# [DATASET ROWS]

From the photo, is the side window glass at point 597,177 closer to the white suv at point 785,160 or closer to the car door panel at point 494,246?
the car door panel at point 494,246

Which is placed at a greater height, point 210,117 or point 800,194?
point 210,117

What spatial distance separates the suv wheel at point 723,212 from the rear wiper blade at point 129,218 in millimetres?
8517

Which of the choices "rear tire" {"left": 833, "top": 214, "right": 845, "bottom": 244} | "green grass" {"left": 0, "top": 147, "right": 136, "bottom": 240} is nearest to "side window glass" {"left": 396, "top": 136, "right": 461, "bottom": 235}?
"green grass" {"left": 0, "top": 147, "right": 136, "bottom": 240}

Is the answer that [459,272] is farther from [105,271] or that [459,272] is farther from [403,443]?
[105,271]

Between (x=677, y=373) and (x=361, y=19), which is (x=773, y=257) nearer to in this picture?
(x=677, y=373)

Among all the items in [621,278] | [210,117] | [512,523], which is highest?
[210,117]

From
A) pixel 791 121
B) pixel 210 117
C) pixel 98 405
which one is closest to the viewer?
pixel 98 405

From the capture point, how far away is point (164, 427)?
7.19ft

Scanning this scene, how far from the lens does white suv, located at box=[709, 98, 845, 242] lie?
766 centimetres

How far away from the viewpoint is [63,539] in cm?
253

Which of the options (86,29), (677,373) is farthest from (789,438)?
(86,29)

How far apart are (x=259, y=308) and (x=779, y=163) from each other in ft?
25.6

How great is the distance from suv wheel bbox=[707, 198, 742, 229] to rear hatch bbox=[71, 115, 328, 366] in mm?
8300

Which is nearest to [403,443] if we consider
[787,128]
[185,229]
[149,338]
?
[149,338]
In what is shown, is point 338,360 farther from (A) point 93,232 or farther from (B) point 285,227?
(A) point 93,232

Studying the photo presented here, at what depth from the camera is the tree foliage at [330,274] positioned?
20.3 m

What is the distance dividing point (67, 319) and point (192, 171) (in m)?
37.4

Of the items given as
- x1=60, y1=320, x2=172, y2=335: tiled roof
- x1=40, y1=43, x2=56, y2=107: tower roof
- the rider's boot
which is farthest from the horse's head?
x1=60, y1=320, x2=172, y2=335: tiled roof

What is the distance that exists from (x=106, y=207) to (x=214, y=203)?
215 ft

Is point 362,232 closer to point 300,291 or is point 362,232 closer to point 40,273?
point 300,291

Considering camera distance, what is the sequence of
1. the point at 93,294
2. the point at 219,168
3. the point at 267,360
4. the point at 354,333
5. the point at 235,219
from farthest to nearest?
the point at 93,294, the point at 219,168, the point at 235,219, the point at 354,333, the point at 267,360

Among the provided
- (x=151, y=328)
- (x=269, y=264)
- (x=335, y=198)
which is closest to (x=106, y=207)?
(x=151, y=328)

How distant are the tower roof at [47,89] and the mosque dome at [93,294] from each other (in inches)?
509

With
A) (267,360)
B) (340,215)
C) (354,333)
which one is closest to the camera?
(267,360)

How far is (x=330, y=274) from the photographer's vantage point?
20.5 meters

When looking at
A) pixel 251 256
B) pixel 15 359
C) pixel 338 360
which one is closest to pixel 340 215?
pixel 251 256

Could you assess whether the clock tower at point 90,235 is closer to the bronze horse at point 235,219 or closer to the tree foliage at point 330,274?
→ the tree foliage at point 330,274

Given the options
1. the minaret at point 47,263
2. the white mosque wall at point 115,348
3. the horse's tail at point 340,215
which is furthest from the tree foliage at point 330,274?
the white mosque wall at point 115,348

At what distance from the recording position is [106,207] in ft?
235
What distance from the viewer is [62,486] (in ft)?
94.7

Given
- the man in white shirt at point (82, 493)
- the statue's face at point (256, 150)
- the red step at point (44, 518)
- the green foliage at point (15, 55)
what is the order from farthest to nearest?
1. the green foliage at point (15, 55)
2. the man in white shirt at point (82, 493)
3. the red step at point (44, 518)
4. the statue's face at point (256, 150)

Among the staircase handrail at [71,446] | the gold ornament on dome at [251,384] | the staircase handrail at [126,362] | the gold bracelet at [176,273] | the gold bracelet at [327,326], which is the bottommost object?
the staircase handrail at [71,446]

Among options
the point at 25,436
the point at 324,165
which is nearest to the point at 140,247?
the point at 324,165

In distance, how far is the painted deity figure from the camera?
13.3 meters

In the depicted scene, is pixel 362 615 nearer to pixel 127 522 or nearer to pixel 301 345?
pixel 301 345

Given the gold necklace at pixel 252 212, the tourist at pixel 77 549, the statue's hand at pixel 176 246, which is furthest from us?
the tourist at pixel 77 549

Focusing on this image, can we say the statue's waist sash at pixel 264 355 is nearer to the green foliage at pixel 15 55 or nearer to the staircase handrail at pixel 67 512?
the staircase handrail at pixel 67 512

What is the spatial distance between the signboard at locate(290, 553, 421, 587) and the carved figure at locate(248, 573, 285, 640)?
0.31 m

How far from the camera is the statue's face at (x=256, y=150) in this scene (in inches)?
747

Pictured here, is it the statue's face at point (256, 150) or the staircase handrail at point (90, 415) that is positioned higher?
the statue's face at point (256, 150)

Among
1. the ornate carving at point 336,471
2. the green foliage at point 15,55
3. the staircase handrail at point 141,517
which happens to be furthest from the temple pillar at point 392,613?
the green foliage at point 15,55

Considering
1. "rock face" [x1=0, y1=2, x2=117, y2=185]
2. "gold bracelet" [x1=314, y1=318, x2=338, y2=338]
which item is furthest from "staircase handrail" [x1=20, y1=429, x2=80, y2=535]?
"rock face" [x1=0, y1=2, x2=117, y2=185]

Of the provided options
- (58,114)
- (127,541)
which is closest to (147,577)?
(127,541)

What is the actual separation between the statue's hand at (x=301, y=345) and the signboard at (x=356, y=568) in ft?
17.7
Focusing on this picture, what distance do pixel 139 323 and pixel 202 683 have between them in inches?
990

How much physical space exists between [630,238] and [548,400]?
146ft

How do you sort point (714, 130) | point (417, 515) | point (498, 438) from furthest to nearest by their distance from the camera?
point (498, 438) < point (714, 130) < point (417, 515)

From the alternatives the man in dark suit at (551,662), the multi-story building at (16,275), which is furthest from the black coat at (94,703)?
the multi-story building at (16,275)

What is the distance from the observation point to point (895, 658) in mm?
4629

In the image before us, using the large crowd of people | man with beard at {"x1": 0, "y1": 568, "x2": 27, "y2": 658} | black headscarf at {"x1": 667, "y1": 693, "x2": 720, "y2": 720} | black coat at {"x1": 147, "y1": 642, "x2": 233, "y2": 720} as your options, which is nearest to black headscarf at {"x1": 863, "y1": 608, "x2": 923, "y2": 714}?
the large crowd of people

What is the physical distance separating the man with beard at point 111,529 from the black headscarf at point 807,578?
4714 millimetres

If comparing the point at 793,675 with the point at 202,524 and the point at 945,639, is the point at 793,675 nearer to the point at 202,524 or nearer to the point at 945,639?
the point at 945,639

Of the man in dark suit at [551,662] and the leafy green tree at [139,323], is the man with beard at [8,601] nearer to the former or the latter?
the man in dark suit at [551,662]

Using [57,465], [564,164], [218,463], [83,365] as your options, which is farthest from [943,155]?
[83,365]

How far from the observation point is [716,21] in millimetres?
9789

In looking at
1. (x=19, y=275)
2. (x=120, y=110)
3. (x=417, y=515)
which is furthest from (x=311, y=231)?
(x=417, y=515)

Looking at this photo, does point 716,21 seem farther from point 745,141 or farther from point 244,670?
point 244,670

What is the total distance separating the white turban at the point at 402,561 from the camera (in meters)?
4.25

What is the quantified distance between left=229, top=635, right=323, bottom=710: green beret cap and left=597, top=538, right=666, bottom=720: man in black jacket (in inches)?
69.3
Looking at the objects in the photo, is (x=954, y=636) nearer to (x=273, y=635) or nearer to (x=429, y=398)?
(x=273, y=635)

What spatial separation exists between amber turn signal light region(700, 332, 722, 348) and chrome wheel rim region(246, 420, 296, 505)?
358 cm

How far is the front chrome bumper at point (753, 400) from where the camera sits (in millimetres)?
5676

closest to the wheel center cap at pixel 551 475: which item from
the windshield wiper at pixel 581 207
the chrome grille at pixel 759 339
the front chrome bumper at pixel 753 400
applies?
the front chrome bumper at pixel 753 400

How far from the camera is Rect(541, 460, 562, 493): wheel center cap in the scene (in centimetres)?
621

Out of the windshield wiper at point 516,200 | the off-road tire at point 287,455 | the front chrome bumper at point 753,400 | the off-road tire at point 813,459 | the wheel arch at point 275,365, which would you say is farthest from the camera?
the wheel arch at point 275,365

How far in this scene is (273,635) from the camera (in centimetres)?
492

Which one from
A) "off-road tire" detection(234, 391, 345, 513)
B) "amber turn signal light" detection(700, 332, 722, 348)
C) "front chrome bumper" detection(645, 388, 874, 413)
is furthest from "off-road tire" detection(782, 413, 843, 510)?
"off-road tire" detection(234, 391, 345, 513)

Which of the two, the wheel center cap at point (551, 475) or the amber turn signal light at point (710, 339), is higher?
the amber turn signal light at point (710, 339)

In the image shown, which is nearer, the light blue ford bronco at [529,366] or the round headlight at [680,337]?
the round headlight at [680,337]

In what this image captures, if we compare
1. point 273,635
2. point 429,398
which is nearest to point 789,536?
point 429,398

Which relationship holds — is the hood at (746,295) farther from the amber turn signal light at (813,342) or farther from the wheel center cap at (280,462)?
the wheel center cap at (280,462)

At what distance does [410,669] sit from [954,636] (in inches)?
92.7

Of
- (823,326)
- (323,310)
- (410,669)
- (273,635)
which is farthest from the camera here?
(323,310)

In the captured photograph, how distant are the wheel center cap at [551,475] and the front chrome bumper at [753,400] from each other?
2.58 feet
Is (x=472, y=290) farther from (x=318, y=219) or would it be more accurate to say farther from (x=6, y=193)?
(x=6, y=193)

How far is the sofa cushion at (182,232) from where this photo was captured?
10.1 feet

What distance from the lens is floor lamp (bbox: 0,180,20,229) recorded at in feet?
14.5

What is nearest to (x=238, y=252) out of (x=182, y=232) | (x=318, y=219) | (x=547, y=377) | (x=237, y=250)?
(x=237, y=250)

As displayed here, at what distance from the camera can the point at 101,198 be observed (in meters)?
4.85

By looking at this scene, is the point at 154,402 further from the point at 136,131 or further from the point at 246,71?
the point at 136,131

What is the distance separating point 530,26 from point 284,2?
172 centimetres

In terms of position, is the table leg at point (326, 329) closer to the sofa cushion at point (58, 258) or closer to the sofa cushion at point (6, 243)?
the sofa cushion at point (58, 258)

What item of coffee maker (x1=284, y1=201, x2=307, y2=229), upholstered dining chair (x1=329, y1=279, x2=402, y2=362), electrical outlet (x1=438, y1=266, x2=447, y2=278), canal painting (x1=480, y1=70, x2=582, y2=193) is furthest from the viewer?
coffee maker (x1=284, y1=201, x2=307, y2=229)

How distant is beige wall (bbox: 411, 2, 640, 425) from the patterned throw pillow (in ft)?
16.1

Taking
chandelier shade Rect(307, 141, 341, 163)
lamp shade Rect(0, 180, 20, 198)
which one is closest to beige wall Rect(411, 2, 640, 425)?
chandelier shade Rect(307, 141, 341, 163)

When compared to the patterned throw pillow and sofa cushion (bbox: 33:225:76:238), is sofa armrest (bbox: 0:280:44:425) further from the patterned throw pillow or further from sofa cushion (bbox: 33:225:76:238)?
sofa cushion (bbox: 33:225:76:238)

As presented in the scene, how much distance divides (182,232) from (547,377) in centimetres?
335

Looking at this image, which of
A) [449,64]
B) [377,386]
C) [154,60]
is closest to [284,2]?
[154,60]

# [JOB]
Please revise the items from the line with "How distant is" through the end of the items, swapping "beige wall" for "cream wall" and leaving everything else unchanged.

# [OUTPUT FOR THIS EXERCISE]
How distant is cream wall (bbox: 411, 2, 640, 425) from the patterned throw pillow (in ft)?
16.1

Taking
chandelier shade Rect(307, 141, 341, 163)
lamp shade Rect(0, 180, 20, 198)
which one is closest to cream wall Rect(411, 2, 640, 425)?
chandelier shade Rect(307, 141, 341, 163)

When compared to the patterned throw pillow and sofa cushion (bbox: 33:225:76:238), is sofa armrest (bbox: 0:280:44:425) further from the patterned throw pillow or further from sofa cushion (bbox: 33:225:76:238)?
sofa cushion (bbox: 33:225:76:238)

As presented in the scene, how much distance divides (182,232) from (547,377) in centimetres?
335

Looking at this image, which of
A) [449,64]
B) [377,386]
C) [154,60]
is closest to [284,2]?
[154,60]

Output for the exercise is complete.